===== Given records =====

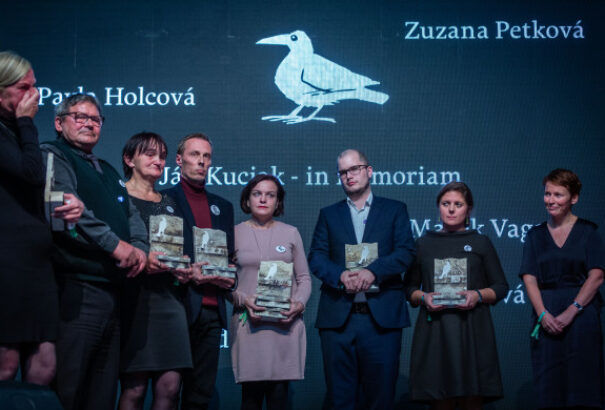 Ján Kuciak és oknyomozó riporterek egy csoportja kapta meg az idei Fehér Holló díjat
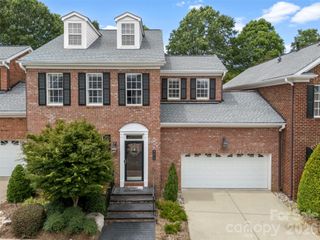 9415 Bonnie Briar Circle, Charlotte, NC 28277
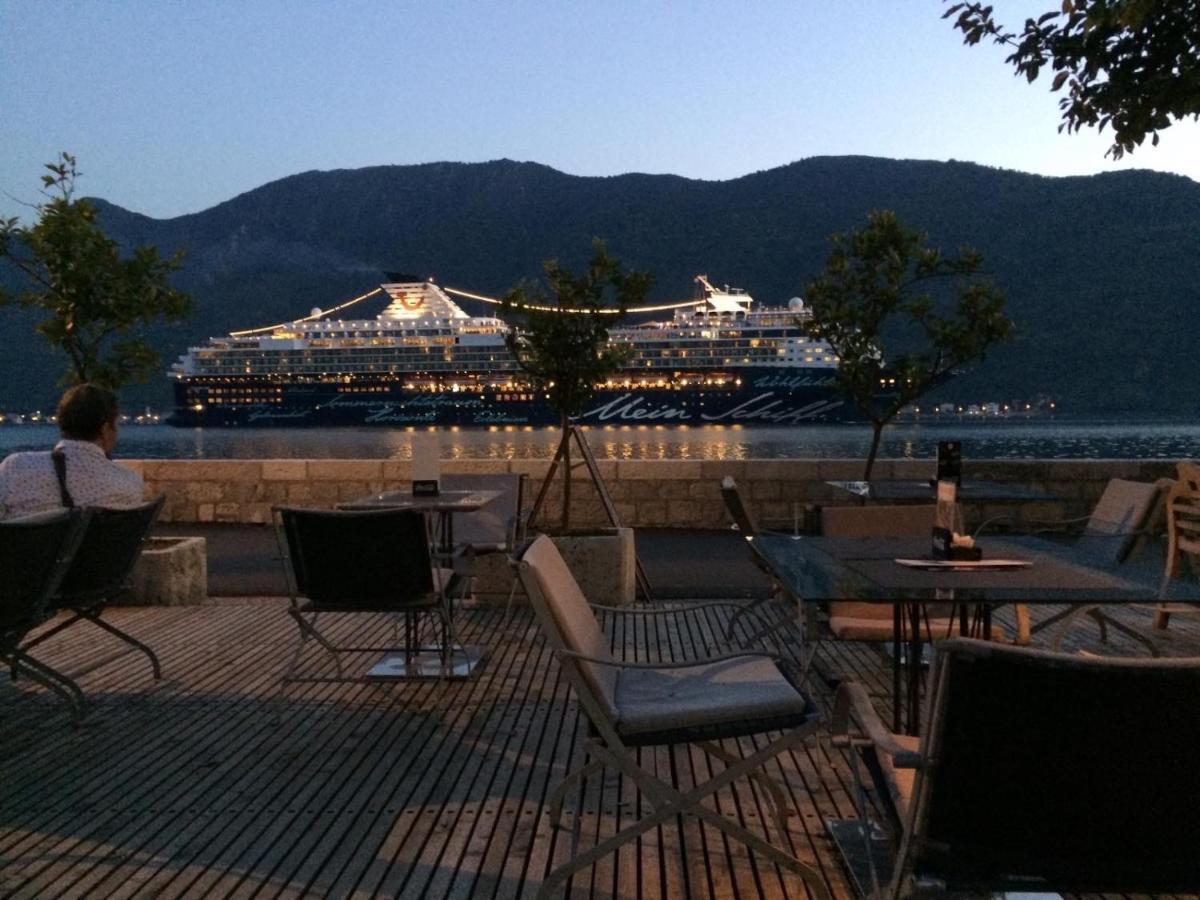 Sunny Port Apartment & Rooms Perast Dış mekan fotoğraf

=====
===== Given records =====

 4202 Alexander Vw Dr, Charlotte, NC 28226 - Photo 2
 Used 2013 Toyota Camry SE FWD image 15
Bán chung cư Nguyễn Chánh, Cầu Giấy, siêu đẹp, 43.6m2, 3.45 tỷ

=====
===== Given records =====

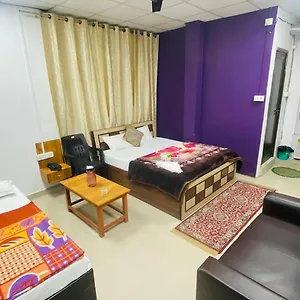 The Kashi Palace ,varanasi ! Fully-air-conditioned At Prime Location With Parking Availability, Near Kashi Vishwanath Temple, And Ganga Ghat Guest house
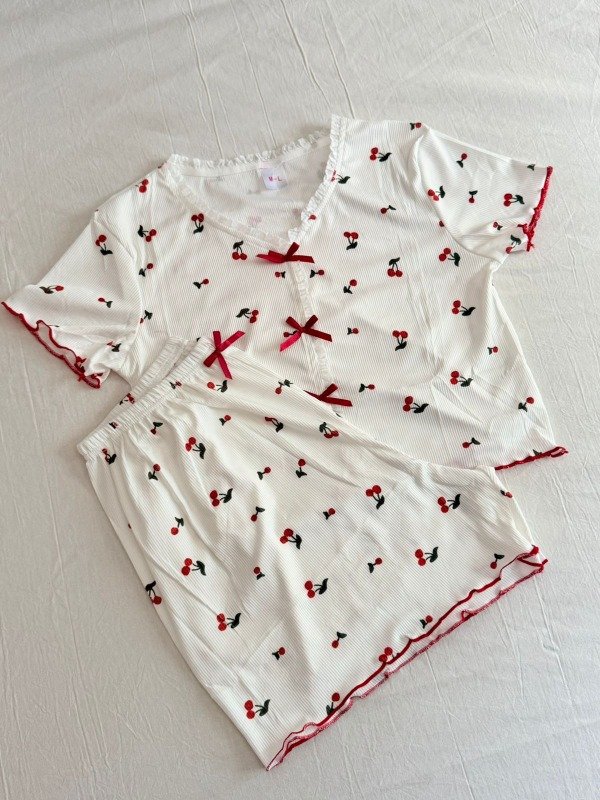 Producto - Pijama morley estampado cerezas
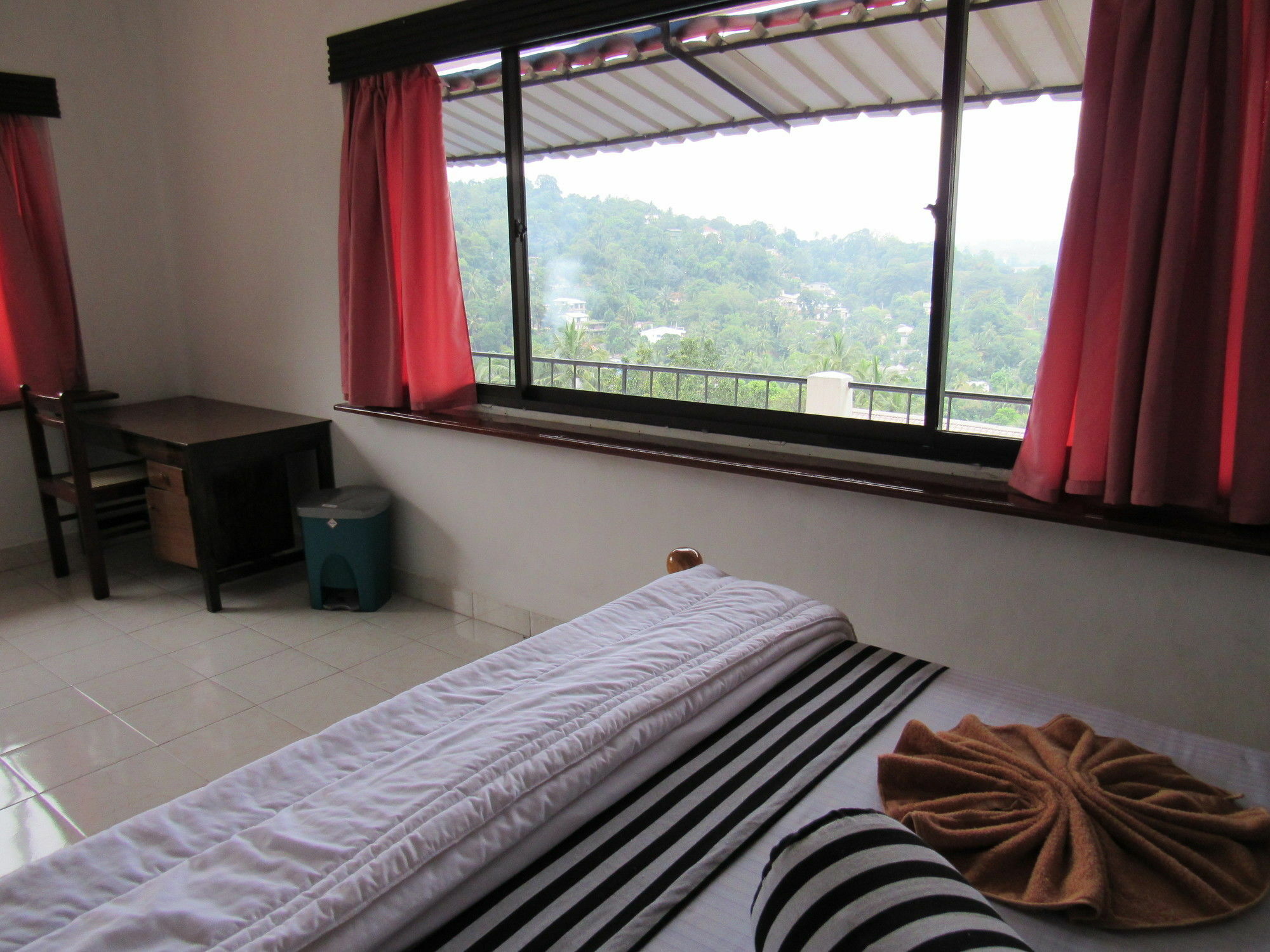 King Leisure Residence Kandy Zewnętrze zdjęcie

=====

**Action item**
Retype the data from the line containing "Ján Kuciak és" through the line containing "Sunny Port Apartment", including both of those lines, and leave the pictures out of your answer.

**Answer section**
 Ján Kuciak és oknyomozó riporterek egy csoportja kapta meg az idei Fehér Holló díjat
 9415 Bonnie Briar Circle, Charlotte, NC 28277
 Sunny Port Apartment & Rooms Perast Dış mekan fotoğraf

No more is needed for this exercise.